- Brano selezionato
==*==

Nell’arco di due settimane sono scoppiate in Ecuador e in Cile due rivolte popolari che, sommate ai momenti di crisi registrati precedentemente in Brasile, in Colombia, in Argentina e nel Paraguay, rimettono in discussione il progetto liberista e il ruolo politico dell’attuale classe dirigente di questi paesi, meglio conosciuta con l’epiteto di “borghesia imperialista”.
I drammatici reportage sugli scontri avvenuti nelle capitali dell’Ecuador e del Cile, Quito e Santiago, ripropongono anche il tema della risposta violenta da parte dei settori popolari ed anche di una numerosa presenza di giovani figli di una classe media, ormai impoverita dai programmi dei differenti governi liberista. Per questo motivo molti scienziati politici e soprattutto gli economisti che hanno idolatrato Milton Friedman si chiedono se oggi, il paradiso liberista latinoamericano, è diventato un inferno e quindi una pericolosa bomba sociale pronta a esplodere in qualsiasi momento.
Le rivolte popolari e la risposta repressiva
In Ecuador, come in Cile e prima di queste in Colombia, in Argentina, in Paraguay ed in Brasile, le pacifiche manifestazioni, sono state sempre attaccate con estrema violenza dalla polizia con l’esplicito intento di provocare un altrettanto risposta violenta da parte dei manifestanti. Un’operazione che potrebbe essere identificata come una provocazione dei corpi di polizia.
Purtroppo, l’ordine di sparare e di massacrare a randellate o con i gas lacrimogeni i manifestanti è, ormai, diventato da parte dei corpi di polizia il modo abituale di procedere per garantire il cosiddetto ordine pubblico. Cioè, la violenza della repressione è diventata lo strumento prioritario per difendere il funzionamento e la continuazione “sine qua non” dello stato liberista.
Infatti, per i governi liberisti dell’America Latina, ogni tipo di manifestazione pacifica che mette in discussione il modello politico è considerato un “attacco allo stato”. Motivo per cui la repressione è sempre stata durissima non solo per smobilizzare i manifestanti, ma, anche per permettere ai media di giustificare la repressione e, nello stesso tempo pubblicizzare la capacità dello stato di combattere il terrorismo e i “delinquenti saccheggiatori”.
Infatti non è casuale che il presidente cileno, Sebastian Piñera, nel momento in cui richiedeva al generale Javier Iturriaga di coordinare l’intervento dell’Esercito in nove delle sedici regioni del paese, con 9.500 soldati, con cui far rispettare lo “Stato di Emergenza”, abbia poi contestualizzato questa decisione affermando: “…Oggi il Cile sta in guerra contro un poderoso nemico, pronto a usare la violenza senza alcun limite…”. Parole che erano illustrate esaustivamente dai media ed anche nei social con le immagini dei saccheggi ai supermercati.

==*==

- Elenco del materiale
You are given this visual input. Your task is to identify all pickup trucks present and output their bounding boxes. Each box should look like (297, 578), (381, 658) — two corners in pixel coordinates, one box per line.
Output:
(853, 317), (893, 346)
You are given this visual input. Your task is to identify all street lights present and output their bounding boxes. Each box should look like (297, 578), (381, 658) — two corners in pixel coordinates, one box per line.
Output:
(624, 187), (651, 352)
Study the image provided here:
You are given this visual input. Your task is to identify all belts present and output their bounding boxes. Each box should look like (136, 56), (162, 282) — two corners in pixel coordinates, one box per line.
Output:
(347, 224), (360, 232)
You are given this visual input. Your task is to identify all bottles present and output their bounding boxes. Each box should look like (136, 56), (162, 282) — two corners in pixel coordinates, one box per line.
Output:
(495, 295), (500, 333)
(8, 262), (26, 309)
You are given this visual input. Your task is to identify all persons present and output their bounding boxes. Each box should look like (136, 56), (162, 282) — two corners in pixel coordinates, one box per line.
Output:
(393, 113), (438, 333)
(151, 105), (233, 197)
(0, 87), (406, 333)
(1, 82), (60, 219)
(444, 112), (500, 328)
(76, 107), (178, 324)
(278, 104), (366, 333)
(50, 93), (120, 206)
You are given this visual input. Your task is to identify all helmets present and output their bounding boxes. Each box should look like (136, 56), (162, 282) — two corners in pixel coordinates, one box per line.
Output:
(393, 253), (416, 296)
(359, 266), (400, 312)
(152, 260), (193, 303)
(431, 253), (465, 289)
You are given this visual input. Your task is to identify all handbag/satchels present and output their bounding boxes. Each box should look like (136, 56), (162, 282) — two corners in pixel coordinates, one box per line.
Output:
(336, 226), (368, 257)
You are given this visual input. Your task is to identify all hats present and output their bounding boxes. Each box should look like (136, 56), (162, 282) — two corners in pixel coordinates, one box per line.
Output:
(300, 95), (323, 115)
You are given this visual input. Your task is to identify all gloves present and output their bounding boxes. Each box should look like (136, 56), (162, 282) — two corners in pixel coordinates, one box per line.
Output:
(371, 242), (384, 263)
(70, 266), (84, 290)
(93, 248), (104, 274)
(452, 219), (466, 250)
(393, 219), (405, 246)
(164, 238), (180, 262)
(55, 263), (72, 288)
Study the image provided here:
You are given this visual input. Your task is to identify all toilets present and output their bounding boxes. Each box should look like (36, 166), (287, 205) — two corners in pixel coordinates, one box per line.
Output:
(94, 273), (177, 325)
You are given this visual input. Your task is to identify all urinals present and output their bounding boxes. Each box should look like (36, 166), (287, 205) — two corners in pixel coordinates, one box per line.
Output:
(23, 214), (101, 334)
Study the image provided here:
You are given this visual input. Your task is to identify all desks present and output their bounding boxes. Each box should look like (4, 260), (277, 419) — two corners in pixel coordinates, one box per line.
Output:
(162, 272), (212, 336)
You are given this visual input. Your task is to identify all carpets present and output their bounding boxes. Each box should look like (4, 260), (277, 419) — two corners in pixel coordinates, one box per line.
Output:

==*==

- Obiettivo del compito
Come riassumeresti in due frasi il brano sulle rivolte in Ecuador e in Cile?

- Risposta all'esercizio
In due settimane sono scoppiate rivolte popolari in Ecuador e in Cile che, insieme alle crisi precedenti in Brasile, Colombia, Argentina e Paraguay, rimettono in discussione il progetto liberista e la classe dirigente di questi paesi. Le manifestazioni pacifiche sono state attaccate con estrema violenza dalla polizia, poiché i governi liberisti le considerano un "attacco allo stato", e in Cile il presidente Piñera ha fatto intervenire l'Esercito affermando che il paese era in guerra contro un poderoso nemico.